Omit the pictures and return exactly the stretch of the material below from the line with "GUESS USA hooded padded coat - Neutrals" through the line with "La La La - Shinobu".

▶ _Supplied information_

□ □ □

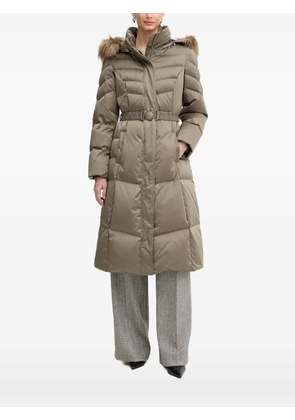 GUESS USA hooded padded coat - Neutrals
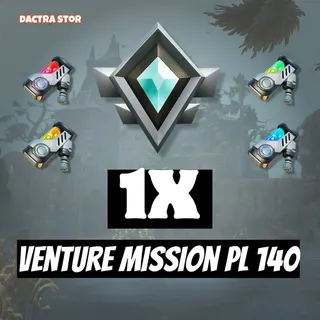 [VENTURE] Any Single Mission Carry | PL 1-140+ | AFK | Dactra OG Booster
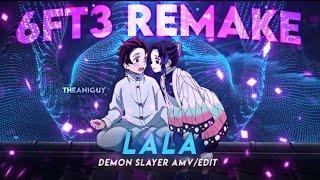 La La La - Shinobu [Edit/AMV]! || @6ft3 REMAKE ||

□ □ □

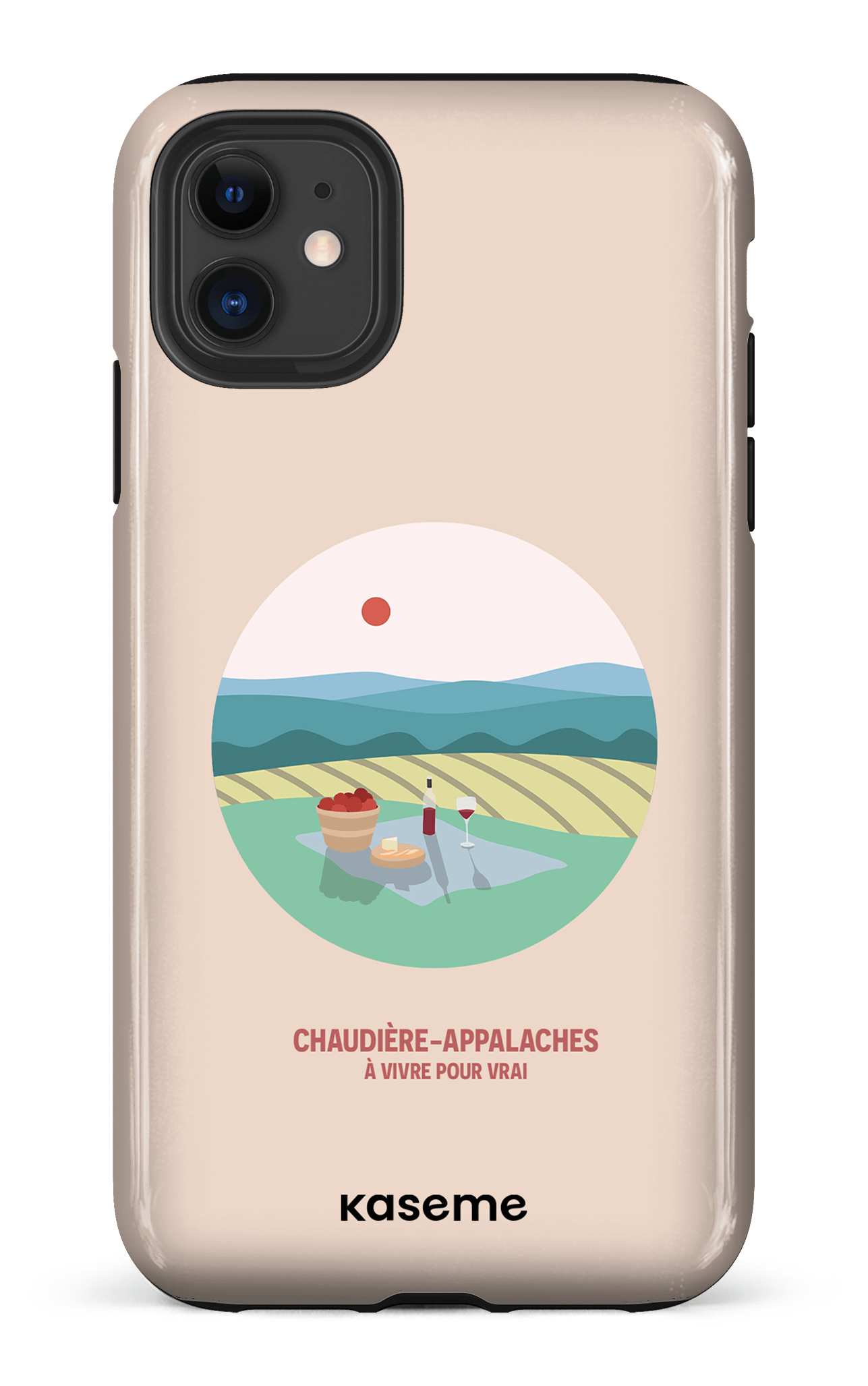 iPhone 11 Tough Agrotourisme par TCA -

□ □ □

▶ _Written reply_
 GUESS USA hooded padded coat - Neutrals
 [VENTURE] Any Single Mission Carry | PL 1-140+ | AFK | Dactra OG Booster
 La La La - Shinobu [Edit/AMV]! || @6ft3 REMAKE ||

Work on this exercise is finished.